On 6/1/2017 8:32 PM, Richard Wordingham via Unicode wrote:
TUS Section 3 is like the Augean Stables.  It is a complete mess as a
standards document,

That is a matter of editorial taste, I suppose.

imputing mental states to computing processes.

That, however, is false. The rhetorical turn in the Unicode Standard's conformance clauses, "A process shall interpret..." and "A process shall not interpret..." has been in the standard for 21 years, and seems to have done its general job in guiding interoperable, conformant implementations fairly well. And everyone -- well, perhaps almost everyone -- has been able to figure out that such wording is a shorthand for something along the lines of "Any person implementing software conforming to the Unicode Standard in which a process does X shall implement it in such a way that that process when doing X shall follow the specification part Y, relevant to doing X, exactly according to that specification of Y...", rather than a misguided assumption that software processes are cognitive agents equipped with mental states that the standard can "tell what to think".

And I contend that the shorthand works just fine.


Table 3-7 for example, should be a consequence of a 'definition' that
UTF-8 only represents Unicode Scalar values and excludes 'non-shortest
forms'.

Well, Definition D92 does already explicitly limit UTF-8 to Unicode scalar values, and explicitly limits the form to sequences of one to four bytes. The reason why it doesn't explicitly include the exclusion of "non-shortest form" in the definition, but instead refers to Table 3-7 for the well-formed sequences (which, btw explicitly rule out all the non-shortest forms), is because that would create another terminological conundrum -- trying to specify an air-tight definition of "non-shortest form (of UTF-8)" before UTF-8 itself is defined. It is terminologically cleaner to let people *derive* non-shortest form from the explicit exclusions of Table 3-7.

Instead, the exclusion of the sequence <ED A0 80> is presented
as a brute definition, rather than as a consequence of 0xD800 not being
a Unicode scalar value. Likewise, 0xFC fails to be legal because it
would define either a 'non-shortest form' or a value that is not a
Unicode scalar value.

Actually 0xFC fails quite simply and unambiguously, because it is not in Table 3-7. End of story.

Same for 0xFF. There is nothing architecturally special about 0xF5..0xFF. All are simply and unambiguously excluded from any well-formed UTF-8 byte sequence.


The differences are a matter of presentation; the outcome as to what is
permitted is the same.  The difference lies rather in whether the rules
are comprehensible.  A comprehensible definition is more likely to be
implemented correctly.  Where the presentation makes a difference is in
how malformed sequences are naturally handled.

Well, I don't think implementers have all that much trouble figuring out what *well-formed* UTF-8 is these days.

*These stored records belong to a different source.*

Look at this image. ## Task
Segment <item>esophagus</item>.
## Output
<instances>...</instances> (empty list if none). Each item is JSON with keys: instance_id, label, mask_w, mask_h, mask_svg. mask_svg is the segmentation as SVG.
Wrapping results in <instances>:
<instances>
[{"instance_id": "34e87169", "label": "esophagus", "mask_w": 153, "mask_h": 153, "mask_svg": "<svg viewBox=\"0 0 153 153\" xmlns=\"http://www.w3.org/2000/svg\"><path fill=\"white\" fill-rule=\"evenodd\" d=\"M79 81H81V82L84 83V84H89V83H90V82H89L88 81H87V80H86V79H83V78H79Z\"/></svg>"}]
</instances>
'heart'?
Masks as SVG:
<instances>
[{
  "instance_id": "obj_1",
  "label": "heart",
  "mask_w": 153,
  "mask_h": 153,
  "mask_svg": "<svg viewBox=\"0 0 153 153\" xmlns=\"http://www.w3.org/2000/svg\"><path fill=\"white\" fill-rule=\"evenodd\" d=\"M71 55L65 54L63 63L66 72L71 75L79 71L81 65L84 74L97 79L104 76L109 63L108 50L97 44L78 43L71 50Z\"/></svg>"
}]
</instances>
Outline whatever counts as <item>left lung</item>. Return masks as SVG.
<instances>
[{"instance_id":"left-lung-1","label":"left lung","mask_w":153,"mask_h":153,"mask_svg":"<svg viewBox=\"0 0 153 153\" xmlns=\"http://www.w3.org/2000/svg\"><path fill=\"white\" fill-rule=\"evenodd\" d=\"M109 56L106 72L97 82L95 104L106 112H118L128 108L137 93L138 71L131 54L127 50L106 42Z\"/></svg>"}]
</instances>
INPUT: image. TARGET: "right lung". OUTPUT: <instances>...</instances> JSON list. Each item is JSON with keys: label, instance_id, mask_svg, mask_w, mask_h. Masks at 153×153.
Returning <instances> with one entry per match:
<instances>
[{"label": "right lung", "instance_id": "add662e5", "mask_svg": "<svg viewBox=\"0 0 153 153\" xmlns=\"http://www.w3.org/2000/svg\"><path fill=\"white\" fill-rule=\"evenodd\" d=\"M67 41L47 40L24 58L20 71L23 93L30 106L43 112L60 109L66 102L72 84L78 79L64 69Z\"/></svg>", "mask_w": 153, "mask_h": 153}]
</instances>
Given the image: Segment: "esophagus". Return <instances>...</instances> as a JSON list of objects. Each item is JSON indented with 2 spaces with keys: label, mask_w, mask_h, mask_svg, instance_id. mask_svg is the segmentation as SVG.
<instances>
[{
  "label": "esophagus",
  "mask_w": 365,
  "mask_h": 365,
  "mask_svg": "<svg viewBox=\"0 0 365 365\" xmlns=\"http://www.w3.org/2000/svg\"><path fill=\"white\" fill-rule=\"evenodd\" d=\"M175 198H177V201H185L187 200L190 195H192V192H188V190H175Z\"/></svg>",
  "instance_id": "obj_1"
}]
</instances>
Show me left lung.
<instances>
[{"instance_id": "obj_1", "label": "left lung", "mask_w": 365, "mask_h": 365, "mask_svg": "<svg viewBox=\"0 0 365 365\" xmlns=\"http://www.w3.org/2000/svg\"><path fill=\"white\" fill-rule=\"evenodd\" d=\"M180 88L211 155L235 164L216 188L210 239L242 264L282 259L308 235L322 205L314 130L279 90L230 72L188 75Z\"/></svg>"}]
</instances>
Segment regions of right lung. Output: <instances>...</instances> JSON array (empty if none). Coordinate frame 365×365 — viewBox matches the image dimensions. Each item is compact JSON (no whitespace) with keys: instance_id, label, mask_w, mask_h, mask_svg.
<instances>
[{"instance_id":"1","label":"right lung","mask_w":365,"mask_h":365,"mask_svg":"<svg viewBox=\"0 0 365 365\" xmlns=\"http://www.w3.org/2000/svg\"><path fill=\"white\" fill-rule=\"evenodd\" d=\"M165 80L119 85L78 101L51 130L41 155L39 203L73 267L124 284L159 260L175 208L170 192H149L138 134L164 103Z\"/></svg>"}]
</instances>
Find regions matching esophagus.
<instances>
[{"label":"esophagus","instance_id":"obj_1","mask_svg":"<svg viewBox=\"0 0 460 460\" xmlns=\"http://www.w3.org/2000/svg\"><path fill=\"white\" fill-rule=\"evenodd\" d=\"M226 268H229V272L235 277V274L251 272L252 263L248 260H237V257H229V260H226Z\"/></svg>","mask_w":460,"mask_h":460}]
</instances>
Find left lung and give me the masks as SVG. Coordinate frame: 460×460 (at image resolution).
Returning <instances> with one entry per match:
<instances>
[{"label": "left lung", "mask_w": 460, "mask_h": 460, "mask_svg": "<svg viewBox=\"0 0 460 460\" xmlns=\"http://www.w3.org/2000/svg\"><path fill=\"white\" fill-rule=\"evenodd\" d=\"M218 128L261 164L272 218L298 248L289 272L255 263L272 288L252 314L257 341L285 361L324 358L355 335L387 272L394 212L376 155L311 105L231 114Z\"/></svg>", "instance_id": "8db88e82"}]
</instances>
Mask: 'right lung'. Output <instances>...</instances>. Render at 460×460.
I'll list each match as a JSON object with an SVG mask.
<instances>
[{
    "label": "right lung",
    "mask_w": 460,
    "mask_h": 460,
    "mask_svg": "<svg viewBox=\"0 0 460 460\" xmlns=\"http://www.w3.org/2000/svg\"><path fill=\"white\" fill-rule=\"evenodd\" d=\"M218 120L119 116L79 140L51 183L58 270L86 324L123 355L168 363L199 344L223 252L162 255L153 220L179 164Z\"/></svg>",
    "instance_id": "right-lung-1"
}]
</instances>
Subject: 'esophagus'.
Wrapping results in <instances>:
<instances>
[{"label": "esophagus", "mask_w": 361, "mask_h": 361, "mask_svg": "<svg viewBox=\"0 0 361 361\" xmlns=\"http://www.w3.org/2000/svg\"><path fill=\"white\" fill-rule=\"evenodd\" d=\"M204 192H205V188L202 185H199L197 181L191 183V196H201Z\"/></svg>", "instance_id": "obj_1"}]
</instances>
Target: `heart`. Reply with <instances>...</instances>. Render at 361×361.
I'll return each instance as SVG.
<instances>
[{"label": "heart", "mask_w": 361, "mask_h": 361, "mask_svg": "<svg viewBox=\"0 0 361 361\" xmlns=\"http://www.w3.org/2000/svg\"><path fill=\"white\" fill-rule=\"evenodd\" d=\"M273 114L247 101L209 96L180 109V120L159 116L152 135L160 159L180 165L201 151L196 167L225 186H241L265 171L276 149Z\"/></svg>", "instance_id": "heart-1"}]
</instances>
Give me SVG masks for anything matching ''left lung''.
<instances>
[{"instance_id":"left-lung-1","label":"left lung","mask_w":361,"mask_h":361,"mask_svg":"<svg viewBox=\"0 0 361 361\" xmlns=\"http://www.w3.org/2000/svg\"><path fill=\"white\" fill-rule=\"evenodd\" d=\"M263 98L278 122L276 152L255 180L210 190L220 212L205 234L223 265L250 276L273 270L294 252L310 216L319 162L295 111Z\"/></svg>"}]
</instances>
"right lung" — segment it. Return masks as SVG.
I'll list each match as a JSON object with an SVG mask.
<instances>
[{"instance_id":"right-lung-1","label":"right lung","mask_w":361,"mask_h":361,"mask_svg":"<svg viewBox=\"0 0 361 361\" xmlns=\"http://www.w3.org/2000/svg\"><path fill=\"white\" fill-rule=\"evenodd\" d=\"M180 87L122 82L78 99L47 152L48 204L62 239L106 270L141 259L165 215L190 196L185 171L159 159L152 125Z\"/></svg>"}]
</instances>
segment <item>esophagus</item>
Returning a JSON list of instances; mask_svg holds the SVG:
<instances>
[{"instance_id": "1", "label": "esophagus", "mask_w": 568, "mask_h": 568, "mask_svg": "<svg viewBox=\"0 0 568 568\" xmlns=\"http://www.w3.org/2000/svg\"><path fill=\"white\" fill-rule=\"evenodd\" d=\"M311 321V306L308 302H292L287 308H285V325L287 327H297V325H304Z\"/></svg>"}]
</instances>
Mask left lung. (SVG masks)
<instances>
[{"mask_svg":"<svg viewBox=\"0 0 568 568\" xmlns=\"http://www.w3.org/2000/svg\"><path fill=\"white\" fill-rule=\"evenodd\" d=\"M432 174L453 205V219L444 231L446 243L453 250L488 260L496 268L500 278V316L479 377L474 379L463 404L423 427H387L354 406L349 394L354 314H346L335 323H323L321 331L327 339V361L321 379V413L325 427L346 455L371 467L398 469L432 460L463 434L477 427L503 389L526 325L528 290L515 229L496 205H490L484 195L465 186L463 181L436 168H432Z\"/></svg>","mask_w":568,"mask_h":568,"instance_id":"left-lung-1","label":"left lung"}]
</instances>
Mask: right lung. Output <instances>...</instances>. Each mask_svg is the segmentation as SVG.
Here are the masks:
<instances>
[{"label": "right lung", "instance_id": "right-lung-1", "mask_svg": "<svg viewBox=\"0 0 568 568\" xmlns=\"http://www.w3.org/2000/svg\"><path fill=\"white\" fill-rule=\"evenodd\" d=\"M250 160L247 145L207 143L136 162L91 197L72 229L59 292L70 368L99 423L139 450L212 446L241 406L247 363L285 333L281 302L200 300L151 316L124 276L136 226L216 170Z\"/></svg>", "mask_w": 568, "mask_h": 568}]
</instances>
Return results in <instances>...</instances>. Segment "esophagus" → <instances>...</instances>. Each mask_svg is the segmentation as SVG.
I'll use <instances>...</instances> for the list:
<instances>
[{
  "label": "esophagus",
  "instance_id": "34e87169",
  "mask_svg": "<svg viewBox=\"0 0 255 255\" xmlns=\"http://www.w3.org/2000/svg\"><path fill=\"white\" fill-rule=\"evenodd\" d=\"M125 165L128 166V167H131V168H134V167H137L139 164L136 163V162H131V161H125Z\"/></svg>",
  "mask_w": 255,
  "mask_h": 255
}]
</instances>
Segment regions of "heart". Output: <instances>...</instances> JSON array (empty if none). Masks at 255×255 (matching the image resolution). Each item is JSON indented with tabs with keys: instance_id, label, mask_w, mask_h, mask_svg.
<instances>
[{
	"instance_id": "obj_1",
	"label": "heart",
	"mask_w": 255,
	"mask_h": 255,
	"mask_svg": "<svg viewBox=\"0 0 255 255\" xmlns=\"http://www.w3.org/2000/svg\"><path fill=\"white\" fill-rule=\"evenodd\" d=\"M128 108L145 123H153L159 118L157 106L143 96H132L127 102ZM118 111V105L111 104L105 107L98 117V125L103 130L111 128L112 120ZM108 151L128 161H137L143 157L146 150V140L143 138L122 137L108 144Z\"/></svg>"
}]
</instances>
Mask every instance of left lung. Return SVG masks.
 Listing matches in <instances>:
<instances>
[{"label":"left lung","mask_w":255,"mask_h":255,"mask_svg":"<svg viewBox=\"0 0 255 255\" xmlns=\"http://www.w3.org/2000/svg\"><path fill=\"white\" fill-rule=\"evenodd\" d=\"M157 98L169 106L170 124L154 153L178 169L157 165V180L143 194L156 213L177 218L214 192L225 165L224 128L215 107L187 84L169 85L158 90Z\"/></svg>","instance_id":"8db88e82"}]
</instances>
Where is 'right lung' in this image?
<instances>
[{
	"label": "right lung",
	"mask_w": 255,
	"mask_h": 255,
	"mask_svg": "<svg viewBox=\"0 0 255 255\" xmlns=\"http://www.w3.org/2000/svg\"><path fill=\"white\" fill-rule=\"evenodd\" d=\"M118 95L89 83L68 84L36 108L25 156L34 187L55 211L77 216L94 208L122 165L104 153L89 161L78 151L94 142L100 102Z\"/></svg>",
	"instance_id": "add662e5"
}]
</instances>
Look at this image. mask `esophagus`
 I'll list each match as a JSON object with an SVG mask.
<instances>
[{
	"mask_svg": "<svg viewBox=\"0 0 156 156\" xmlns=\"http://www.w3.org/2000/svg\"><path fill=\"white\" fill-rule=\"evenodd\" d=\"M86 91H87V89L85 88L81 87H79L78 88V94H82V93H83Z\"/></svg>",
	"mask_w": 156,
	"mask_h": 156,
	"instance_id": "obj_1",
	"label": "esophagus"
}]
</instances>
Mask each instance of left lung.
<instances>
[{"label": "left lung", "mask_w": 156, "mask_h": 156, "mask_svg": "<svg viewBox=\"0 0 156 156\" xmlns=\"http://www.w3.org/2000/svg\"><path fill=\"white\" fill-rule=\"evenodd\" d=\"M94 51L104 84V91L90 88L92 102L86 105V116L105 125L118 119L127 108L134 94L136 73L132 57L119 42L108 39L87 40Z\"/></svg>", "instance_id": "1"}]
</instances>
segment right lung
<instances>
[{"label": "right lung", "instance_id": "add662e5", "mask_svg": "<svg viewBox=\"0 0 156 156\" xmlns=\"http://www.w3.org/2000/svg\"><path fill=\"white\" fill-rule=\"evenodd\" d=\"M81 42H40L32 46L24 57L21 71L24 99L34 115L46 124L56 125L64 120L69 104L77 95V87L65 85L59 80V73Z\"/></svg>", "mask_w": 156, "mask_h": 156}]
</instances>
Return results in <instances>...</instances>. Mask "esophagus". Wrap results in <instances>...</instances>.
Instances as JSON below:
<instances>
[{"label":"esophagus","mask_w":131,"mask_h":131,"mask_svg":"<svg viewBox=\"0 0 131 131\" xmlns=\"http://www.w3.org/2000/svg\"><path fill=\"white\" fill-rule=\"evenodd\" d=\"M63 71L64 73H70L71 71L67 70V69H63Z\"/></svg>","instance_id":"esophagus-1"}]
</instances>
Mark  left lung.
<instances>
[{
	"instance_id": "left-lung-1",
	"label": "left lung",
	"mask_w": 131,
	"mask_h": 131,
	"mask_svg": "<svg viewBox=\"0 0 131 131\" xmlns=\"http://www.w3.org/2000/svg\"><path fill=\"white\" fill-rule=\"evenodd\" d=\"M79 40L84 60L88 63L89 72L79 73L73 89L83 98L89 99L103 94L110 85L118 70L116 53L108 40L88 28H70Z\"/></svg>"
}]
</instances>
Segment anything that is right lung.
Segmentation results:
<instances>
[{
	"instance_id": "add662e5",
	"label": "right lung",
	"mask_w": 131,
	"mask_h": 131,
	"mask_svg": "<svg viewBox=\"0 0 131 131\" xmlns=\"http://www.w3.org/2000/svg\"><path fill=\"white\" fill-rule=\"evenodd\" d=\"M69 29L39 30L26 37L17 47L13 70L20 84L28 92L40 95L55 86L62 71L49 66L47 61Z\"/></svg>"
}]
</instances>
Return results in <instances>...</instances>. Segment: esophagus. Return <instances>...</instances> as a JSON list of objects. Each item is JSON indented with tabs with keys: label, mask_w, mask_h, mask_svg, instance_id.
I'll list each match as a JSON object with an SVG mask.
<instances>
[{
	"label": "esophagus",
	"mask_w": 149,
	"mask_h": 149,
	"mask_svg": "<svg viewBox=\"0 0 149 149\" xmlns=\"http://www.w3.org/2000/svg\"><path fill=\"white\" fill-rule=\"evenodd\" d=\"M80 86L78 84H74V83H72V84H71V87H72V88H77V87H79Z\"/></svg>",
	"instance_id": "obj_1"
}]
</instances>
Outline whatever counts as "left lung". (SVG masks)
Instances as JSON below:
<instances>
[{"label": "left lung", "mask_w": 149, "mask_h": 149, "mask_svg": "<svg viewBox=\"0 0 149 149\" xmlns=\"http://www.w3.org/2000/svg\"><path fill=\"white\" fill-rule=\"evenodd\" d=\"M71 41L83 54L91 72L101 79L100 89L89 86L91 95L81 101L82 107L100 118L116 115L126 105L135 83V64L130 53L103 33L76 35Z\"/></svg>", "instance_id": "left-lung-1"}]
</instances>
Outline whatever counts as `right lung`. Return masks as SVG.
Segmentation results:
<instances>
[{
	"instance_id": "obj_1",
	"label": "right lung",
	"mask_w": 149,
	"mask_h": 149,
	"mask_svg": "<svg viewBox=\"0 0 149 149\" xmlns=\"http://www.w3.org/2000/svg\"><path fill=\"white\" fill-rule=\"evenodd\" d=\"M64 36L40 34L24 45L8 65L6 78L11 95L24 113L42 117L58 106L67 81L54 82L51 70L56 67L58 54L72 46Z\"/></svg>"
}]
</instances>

As for "how malformed sequences are naturally handled", I can't really say. Nor do I think the standard actually requires any particular handling to be conformant. It says thou shalt not emit them, and if you encounter them, thou shalt not interpret them as Unicode characters. Beyond that, it would be nice, of course, if people converged their error handling for malformed sequences in cooperative ways, but there is no conformance statement to that effect in the standard.

I have no trouble with the contention that the wording about "best practice" and "recommendations" regarding the handling of U+FFFD has caused some confusion and differences of interpretation among implementers. I'm sure the language in that area could use cleanup, precisely because it has led to contending, incompatible interpretations of the text. As to what actually *is* best practice in use of U+FFFD when attempting to convert ill-formed sequences handed off to UTF-8 conversion processes, or whether the Unicode Standard should attempt to narrow down or change practice in that area, I am completely agnostic. Back to the U+FFFD thread for that discussion.